Nine-day wonder – the nascency of Nightingale Hospital amid COVID-19
Fangcang shelter hospitals were established in China early in the COVID-19 outbreak, the UK take is the NHS Nightingale Hospital. Katherine Williams explores the story behind its creation.
With NHS Nightingale Hospitals now in operation around the UK, it was exciting to hear the story behind the first one set up at London’s Excel Centre in an Institution of Civil Engineers (ICE) webinar at the end of April.
‘This building has a very simple function,’ stated Major Gary Jackson, ‘it is not a hospital.’ Shocking words, but totally accurate. The Excel Centre is an exhibition venue and was chosen because of location, size and services. Its role is to be ‘simply good enough’ in a time of national emergency.
As COVID-19 worked through Europe, James Hepburn, Principal and Chartered Engineer at the Building Design Partnership (BDP), saw the situation in Spain and Italy and realised that London would face a bed shortage if swathes of the population needed intensive care support. For the NHS Nightingale London project, he led a BDP team of architects and engineers working collaboratively with project stakeholders, other consultants, specialists, contractors and the army to deliver designs.
Day 0 – the team has access to Excel and by lunchtime has presented a plan for bed numbers and layouts. Next come workshops to develop workstreams. Initially, no one is sure how utilities can be delivered from the floor boxes – water, electricity and a waste pipe – to bedheads. Inevitably, inspiration strikes. The Excel teams are used to working with the shell schemes normally employed for exhibition stands. These polymer layouts are a good size for housing beds, simple to clean and quick to build though a little flimsy.
Day 1 – The shell schemes are being built but need some reinforcement in the form of wood panels – these are inserted on day 4. Utilities are put in and the vinyl floor laid. ‘You were only on site if you needed to be there,’ notes Hepburn.
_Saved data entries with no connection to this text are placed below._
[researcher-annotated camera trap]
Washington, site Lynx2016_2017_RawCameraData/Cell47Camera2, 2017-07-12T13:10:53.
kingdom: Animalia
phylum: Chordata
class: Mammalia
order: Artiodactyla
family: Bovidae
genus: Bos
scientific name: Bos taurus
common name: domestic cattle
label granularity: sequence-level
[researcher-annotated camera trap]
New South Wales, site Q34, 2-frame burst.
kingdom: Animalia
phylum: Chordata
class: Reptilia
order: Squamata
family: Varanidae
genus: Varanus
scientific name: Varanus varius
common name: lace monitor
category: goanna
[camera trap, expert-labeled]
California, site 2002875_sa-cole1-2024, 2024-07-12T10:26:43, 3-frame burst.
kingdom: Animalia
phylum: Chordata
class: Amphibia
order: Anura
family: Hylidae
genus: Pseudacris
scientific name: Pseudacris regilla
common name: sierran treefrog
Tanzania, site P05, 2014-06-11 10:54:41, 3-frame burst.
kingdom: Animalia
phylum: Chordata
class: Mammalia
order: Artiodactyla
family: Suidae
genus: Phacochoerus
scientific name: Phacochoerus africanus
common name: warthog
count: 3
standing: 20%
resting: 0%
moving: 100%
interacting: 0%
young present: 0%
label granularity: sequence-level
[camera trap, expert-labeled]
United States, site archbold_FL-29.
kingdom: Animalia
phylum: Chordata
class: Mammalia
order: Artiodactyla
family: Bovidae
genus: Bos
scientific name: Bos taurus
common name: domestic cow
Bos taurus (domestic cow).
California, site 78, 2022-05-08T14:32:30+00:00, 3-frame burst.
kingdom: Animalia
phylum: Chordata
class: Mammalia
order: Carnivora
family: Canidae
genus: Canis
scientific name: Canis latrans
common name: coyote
Day 2 – The ventilation system becomes the focus of attention. There is little time to make significant interventions, but the system is vital for infection control. The team decides to use full fresh air mode and directs the air flow from reception areas through into the hall housing the wards. Pressure controls can stop potentially contaminated air flowing back into staff preparation areas. By the end of the day, says Hepburn, ‘it felt like we had made significant progress.’
Day 3-4 - Concrete is poured to hold oxygen tanks for air supply. There is concern over curing, but all goes well.
Day 5 – The military team creates a walkable site model so NHS staff can walk through a patient journey from admission to release. This allows the build and user teams to identify issues and anyunder-utilised space.
Day 7 - Ian Watkins, Project Director, Mott MacDonald Ltd, focuses on the external factors, considering traffic management for the build work and ambulance flow. Materials are delivered to an offsite location and a designated fleet delivers to the site – controlling who is there and when. Fire safety is considered, the Metropolitan Police Force advises on security and a dedicated clinical waste hub is set up at the site’s perimeter.
Outbuildings to house staff accommodation, showers, lockers and the largest ambulance station in London, are procured on short-term leases from the open market.
Day 8 - Access to the site is arranged, with patient transfer by ambulance only. Staff have a dedicated shuttle bus from a large car park.
Day 9 – The teams have a fully functioning ward and have learnt key lessons – procurement, communication and the authority to make a decision on the spot are key in delivering a project at this scale in a short timeframe. It seems that the Nightingale Hospitals will not be needed at scale in the UK outbreak, but the knowledge gained will benefit construction teams in the future.
The Engineering Nightingales webinar was produced by ICE London for the Institution of Civil Engineers ‘Lunch and Learn’ series.